> SUPPLIED MATERIAL
--- Start ---

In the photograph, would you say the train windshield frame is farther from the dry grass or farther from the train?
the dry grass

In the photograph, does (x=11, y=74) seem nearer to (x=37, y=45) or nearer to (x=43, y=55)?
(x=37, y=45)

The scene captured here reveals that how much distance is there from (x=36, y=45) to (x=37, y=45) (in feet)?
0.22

--- End ---
--- Start ---

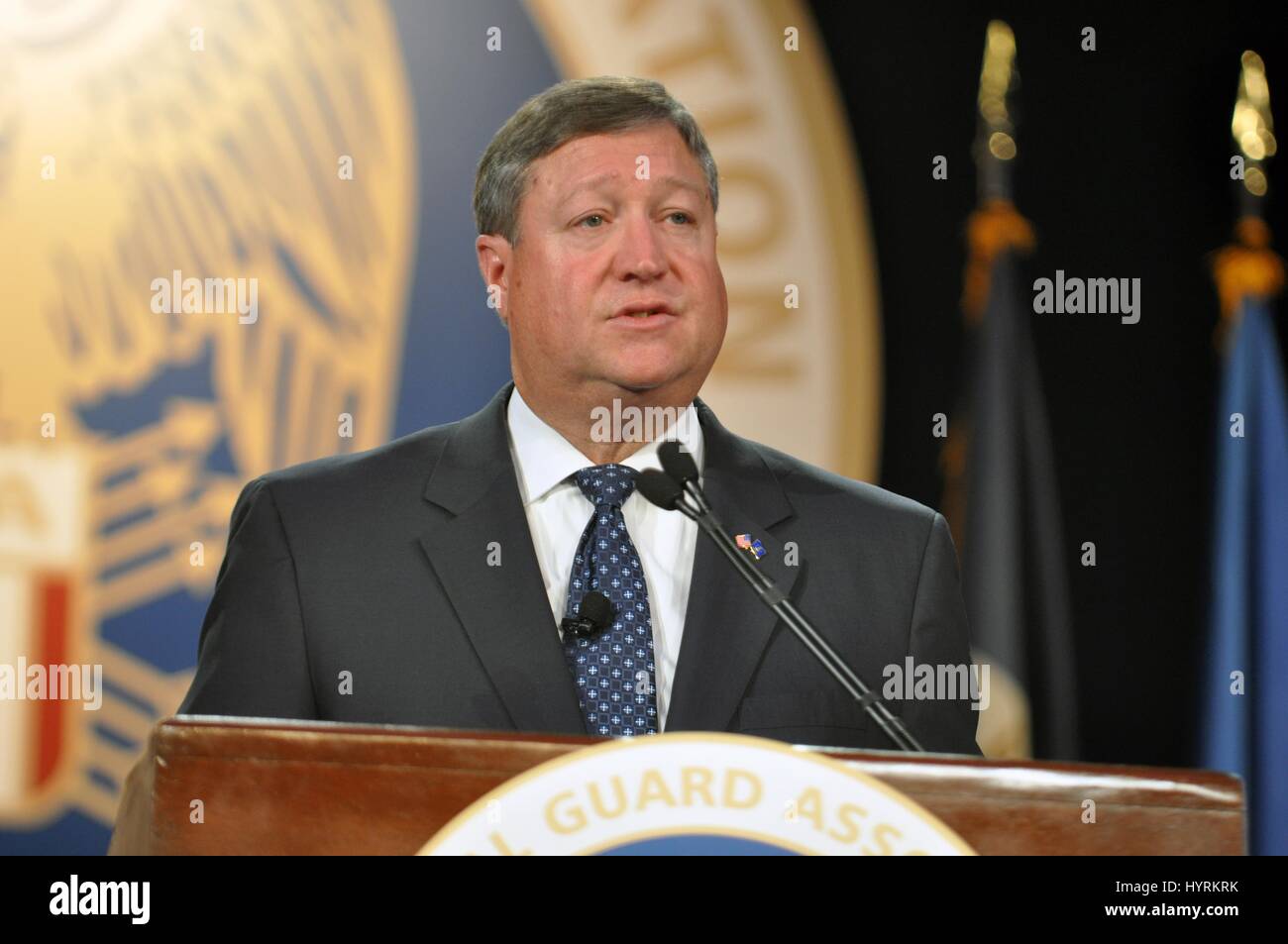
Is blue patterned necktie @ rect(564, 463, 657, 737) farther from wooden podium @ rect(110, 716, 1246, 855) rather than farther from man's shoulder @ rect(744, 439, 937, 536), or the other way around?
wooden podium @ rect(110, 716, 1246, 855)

--- End ---

> SHORT TASK
Find each line in the entries above that contains the word "farther" and copy those lines out in full.

> SOLUTION TO THIS TASK
In the photograph, would you say the train windshield frame is farther from the dry grass or farther from the train?
Is blue patterned necktie @ rect(564, 463, 657, 737) farther from wooden podium @ rect(110, 716, 1246, 855) rather than farther from man's shoulder @ rect(744, 439, 937, 536), or the other way around?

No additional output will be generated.